3. Now you can use jcman to load the molecules with their ID.
Step #2 is needed because otherwise the import would be much too slow one-by-one.
Solution B:
You may choose to use our API directly for the import while iterating trough the molecule files in your own program.
Kay Java classes you will need:
Import:
http://www.chemaxon.com/jchem/doc/dev/java/api/chemaxon/formats/MolImporter.html
Insert into DB:
http://www.chemaxon.com/jchem/doc/dev/java/api/chemaxon/jchem/db/UpdateHandler.html
There are also means of accessing our API from non-Java environment, e.g. Web services (SOAP), .NET API, Cartridge for Oracle.
Best,
Szilard
User a7faa21887
16-06-2011 09:56:19
Thanks, Szilard for ideas.
Yesterday I have imported almost all my structures directly in the database - from another table witch CLOB field that contains MOLs (working with mol-files was too slow). And I just saved all generated IDs in separate table with link new ID and old ID.

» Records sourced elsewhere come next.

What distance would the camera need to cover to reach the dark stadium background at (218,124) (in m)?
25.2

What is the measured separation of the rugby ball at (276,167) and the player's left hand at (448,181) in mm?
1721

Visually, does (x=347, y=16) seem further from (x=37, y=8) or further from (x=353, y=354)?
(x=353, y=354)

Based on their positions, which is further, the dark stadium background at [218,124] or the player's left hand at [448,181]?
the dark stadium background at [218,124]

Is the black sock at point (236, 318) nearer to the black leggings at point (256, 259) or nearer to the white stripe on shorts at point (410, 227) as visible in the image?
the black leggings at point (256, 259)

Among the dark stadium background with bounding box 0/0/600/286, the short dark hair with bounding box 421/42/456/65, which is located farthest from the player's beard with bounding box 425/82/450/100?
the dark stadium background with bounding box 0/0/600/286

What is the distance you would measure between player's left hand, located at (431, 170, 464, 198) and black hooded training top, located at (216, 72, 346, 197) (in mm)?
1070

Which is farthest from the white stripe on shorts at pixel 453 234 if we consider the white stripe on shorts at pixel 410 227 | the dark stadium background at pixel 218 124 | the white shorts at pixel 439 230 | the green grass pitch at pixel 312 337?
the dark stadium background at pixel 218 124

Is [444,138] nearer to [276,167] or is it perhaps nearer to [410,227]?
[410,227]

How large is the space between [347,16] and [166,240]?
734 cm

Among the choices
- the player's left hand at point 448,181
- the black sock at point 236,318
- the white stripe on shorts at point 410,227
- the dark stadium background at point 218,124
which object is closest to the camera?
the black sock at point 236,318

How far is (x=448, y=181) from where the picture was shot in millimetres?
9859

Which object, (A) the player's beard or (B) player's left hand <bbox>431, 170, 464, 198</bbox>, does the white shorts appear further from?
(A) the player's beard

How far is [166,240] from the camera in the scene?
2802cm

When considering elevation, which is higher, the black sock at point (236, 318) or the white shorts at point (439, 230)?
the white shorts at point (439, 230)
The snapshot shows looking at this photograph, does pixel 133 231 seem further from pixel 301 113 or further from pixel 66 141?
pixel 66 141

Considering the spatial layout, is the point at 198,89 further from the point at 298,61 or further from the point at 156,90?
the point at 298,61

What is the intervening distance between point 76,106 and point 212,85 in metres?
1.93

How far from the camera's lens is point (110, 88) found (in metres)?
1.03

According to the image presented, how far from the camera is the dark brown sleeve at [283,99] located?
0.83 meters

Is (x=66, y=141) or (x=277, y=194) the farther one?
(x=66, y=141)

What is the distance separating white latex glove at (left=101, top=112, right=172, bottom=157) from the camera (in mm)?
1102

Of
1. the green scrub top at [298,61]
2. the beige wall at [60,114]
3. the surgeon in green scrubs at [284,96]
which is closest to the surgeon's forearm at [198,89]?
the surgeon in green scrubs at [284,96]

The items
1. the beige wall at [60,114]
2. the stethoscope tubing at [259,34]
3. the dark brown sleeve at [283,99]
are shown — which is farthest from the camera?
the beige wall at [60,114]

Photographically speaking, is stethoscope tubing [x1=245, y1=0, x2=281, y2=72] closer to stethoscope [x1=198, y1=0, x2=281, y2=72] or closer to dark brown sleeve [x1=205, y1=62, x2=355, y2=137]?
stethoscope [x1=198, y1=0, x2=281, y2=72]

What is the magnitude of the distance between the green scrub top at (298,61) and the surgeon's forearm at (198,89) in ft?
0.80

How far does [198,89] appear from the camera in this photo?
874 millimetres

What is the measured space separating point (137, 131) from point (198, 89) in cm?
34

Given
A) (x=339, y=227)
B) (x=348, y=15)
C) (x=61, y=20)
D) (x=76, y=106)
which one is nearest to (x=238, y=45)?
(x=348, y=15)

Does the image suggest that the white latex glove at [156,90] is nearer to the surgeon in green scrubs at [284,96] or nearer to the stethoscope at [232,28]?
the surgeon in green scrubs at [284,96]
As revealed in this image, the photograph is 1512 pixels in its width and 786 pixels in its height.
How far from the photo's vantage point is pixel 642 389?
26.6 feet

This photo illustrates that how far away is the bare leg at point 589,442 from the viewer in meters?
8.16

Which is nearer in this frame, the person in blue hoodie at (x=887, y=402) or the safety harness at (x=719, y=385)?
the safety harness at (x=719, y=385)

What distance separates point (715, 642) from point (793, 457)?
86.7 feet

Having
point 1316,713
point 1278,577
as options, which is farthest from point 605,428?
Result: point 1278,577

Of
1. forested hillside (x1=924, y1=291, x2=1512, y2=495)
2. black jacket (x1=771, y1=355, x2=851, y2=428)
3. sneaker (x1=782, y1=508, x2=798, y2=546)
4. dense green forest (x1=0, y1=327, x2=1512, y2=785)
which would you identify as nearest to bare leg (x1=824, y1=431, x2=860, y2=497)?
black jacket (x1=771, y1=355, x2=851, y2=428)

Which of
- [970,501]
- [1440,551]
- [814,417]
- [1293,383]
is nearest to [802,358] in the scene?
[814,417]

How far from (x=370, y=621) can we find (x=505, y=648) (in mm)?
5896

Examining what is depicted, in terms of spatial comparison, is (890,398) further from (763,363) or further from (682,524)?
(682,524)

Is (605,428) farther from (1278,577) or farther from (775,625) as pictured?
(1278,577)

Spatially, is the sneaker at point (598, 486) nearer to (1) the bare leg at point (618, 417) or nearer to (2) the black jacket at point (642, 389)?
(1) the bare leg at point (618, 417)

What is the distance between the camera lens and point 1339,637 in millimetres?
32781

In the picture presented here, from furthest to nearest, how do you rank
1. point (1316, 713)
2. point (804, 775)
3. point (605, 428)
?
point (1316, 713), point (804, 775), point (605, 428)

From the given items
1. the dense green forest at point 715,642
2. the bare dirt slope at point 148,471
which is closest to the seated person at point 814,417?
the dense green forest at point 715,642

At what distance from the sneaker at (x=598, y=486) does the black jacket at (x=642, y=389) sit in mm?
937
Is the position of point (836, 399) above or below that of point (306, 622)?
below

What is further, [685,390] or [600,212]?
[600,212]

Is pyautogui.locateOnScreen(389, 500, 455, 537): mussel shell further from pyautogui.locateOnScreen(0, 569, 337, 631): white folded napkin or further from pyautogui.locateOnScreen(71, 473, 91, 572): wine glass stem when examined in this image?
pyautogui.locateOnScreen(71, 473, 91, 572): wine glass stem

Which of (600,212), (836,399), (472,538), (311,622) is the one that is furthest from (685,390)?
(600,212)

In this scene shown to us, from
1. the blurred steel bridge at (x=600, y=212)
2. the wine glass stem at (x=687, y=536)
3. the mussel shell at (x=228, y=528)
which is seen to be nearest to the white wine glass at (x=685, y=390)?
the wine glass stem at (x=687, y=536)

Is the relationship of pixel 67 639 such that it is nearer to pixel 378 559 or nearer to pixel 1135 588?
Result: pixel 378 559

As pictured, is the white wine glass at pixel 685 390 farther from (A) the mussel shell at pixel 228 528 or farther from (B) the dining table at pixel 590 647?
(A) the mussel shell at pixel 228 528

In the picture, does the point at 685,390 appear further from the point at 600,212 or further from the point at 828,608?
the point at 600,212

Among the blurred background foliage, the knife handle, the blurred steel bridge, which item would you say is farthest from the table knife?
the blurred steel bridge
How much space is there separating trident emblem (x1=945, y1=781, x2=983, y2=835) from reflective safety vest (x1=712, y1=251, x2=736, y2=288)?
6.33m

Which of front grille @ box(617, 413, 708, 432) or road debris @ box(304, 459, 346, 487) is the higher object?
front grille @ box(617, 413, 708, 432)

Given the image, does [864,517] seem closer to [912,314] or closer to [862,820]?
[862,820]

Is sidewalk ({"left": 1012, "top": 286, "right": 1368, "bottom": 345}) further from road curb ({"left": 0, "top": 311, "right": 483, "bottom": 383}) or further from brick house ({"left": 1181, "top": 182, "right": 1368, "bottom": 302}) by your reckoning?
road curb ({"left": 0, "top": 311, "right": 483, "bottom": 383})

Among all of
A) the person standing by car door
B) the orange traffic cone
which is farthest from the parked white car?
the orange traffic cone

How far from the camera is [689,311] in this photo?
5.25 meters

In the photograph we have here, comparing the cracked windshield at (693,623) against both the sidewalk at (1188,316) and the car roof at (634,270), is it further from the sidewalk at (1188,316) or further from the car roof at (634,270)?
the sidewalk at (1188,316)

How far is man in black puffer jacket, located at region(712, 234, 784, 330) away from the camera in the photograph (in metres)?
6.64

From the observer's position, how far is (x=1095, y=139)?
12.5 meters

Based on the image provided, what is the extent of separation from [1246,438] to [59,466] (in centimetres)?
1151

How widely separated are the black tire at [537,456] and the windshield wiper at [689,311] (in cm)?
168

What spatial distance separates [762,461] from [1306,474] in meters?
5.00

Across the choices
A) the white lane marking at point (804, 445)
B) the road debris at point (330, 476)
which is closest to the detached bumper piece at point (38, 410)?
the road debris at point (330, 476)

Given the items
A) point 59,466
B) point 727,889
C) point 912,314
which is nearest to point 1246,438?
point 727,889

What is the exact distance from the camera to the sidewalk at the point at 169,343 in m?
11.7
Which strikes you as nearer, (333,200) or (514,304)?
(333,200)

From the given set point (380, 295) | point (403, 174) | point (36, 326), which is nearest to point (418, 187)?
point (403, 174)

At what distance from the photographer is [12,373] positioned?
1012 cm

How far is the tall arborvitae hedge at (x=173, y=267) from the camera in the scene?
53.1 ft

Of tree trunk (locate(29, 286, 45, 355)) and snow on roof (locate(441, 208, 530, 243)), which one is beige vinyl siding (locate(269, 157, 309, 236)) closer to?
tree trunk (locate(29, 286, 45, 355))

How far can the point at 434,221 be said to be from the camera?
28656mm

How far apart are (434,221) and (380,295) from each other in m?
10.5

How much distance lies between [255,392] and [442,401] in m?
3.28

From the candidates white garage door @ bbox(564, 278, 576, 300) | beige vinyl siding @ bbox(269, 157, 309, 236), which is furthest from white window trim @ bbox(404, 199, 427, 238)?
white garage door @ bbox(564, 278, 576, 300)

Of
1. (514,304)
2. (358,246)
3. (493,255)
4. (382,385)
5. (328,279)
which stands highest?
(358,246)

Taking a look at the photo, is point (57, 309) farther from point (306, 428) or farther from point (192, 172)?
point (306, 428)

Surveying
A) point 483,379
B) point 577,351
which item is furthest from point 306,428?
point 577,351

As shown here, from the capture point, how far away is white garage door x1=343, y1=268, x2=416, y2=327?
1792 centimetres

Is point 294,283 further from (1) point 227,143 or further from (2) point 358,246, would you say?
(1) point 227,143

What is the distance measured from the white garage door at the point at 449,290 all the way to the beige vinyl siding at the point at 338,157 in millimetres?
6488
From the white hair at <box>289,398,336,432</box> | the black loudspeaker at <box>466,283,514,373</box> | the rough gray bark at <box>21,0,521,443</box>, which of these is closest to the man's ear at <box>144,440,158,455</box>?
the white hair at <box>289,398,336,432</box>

May be it will be usefull for others (script include exterman monitoring of process by dbms_application_info):
declare
l_new_id CD_ID_ARRAY;
l_clob clob;
l_old_id number(10);
l_totalwork integer := 0;
l_sofar integer := 0;
l_rindex binary_integer;
l_slno binary_integer;
begin
SELECT count(chem_id) INTO l_totalwork FROM sd_chemstructs;
l_rindex := DBMS_APPLICATION_INFO.set_session_longops_nohint;
l_sofar := 0;
for f in (SELECT c.chem_id FROM sd_chemstructs c, ca_chemstructs_ids i WHERE c.chem_id = i.chem_id(+) AND i.chem_id is null ORDER BY 1) loop
SELECT accord_mol INTO l_clob FROM sd_chemstructs WHERE chem_id = f.chem_id;
begin
l_new_id := jchem_table_pkg.jc_insert(l_clob, 'CA_CHEMSTRUCTS', null, null, 'false', 'haltOnBadFormat:y');
exception when others then
l_new_id := null;
end;
if l_new_id is not null and l_new_id.count > 0 then
INSERT INTO ca_chemstructs_ids(cd_id, chem_id)
VALUES (l_new_id(1), f.chem_id);
if mod(l_sofar, 100) = 0 then
commit;
end if;
dbms_application_info.set_session_longops(l_rindex, l_slno, 'CHEMAXON: MOL CONVERT', l_new_id(1), null, l_sofar, l_totalwork, f.chem_id, 'rows');
end if;
l_sofar := l_sofar + 1;
end loop;
commit;
end;
/
So, at the end I have some difference between source data and target - just for some errors.
And I will use your idea for additional column and just fill it with old IDs.
Best regards
Pavel